Exactly the lines from the one containing "Horarios en PDF" through the one containing "Клоны автомобилей LADA" in the listing below are to be copied, with the pictures left out.

Recorded information:
┌──

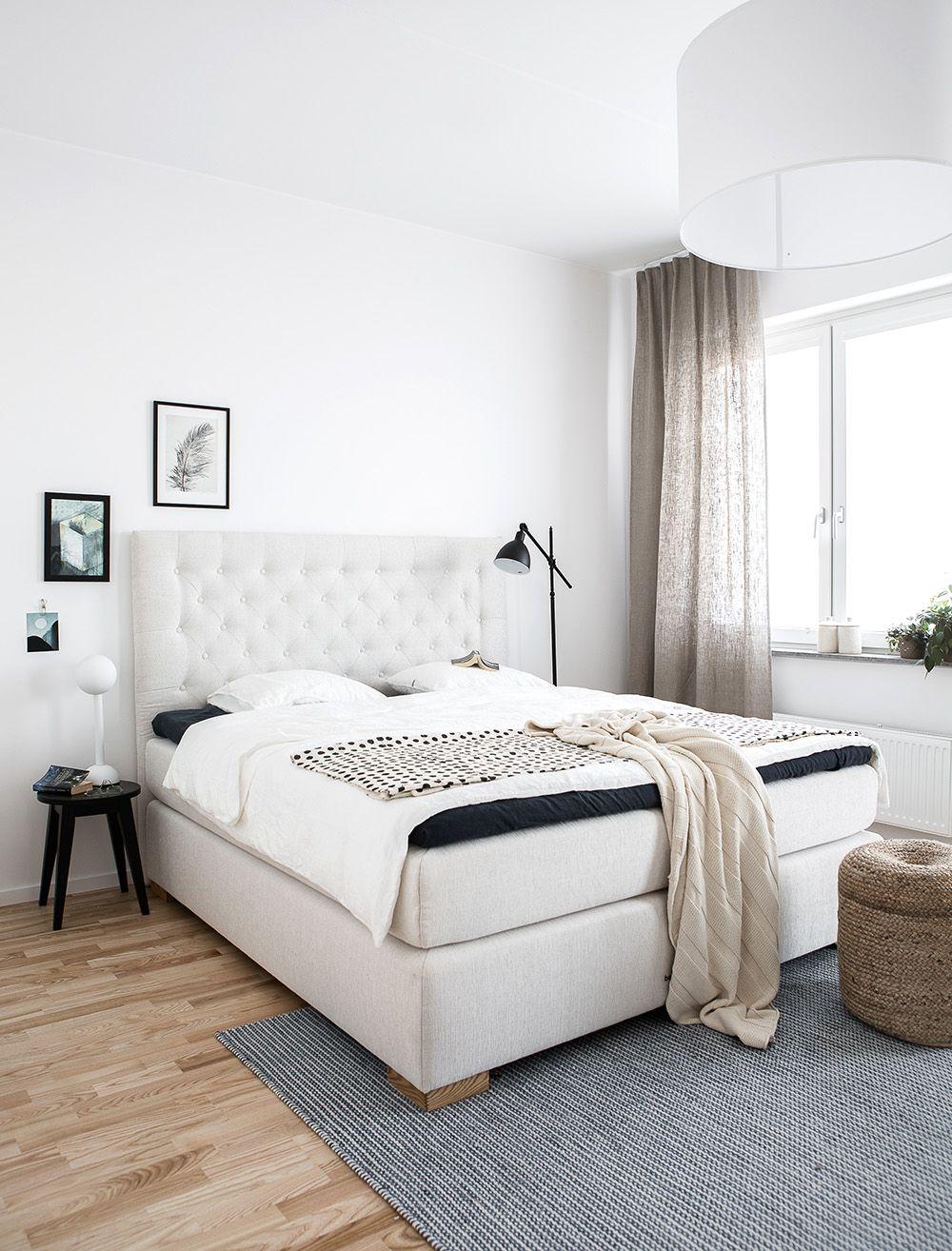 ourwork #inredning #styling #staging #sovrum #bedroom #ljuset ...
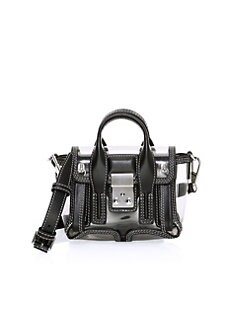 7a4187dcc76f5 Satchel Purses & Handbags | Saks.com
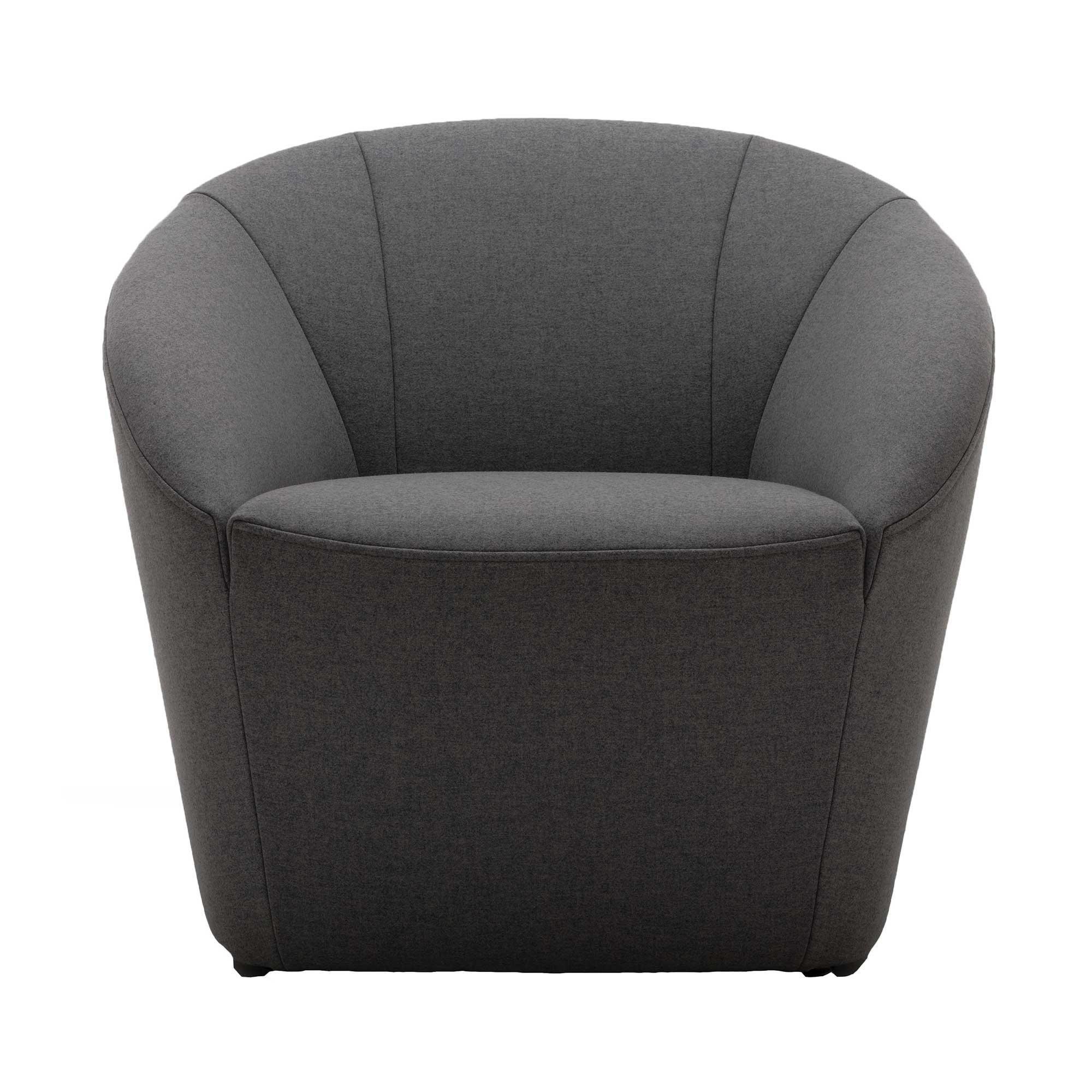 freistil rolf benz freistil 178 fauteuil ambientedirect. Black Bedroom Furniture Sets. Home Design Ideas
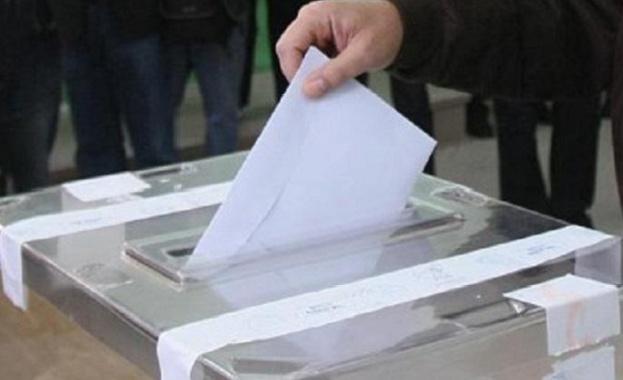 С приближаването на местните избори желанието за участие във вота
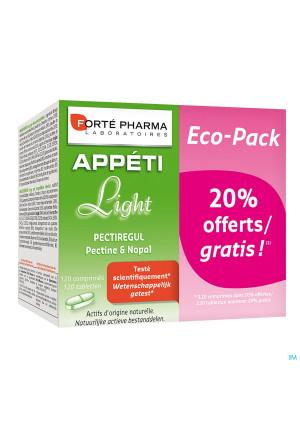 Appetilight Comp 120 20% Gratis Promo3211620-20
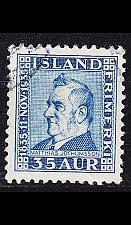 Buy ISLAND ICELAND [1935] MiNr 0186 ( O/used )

└──
┌──

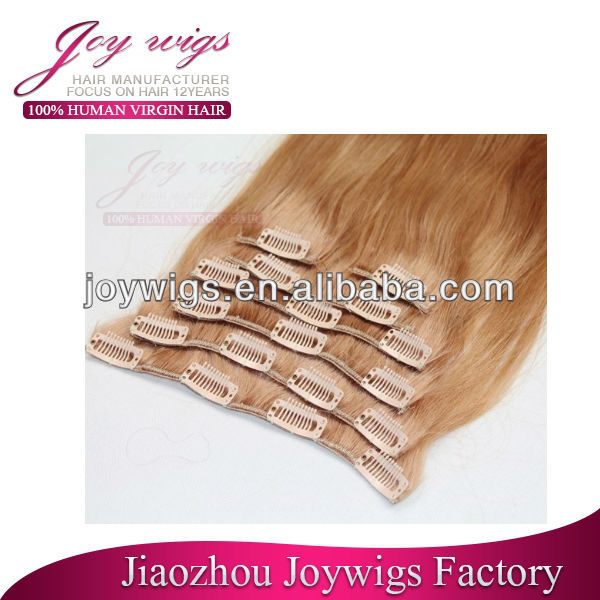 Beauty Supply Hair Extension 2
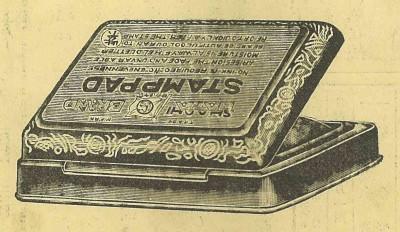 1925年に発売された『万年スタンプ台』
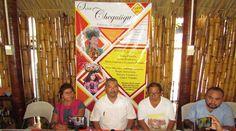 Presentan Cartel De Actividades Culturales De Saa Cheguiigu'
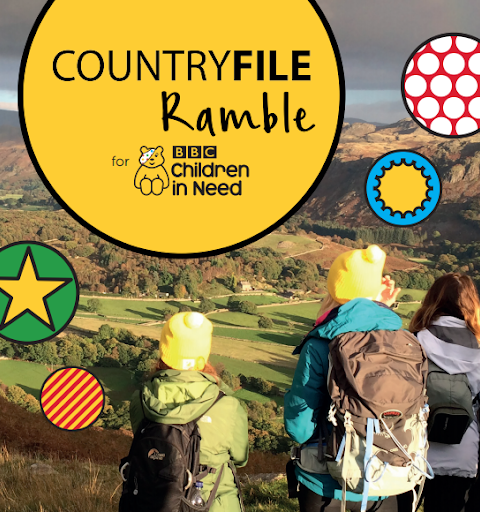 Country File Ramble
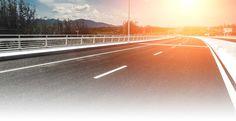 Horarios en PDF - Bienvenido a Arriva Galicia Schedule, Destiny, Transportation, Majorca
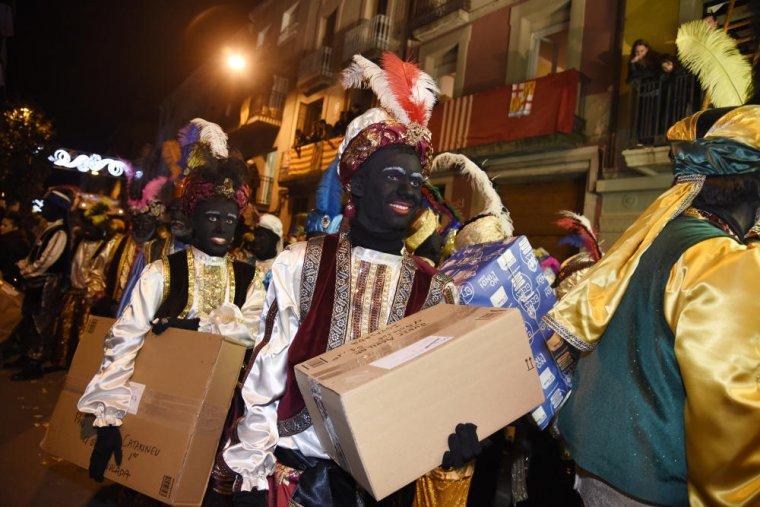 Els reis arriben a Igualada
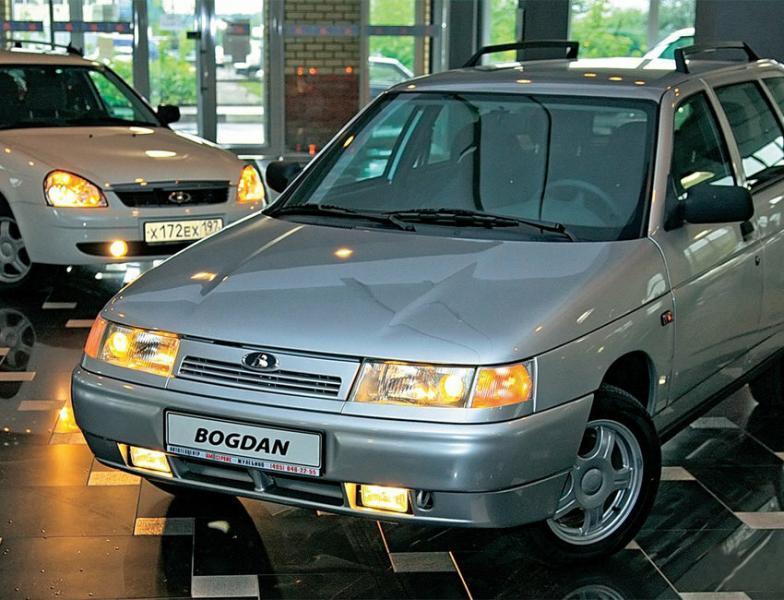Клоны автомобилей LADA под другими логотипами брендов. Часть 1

└──

Reply:
 Horarios en PDF - Bienvenido a Arriva Galicia Schedule, Destiny, Transportation, Majorca
 Els reis arriben a Igualada
Клоны автомобилей LADA под другими логотипами брендов. Часть 1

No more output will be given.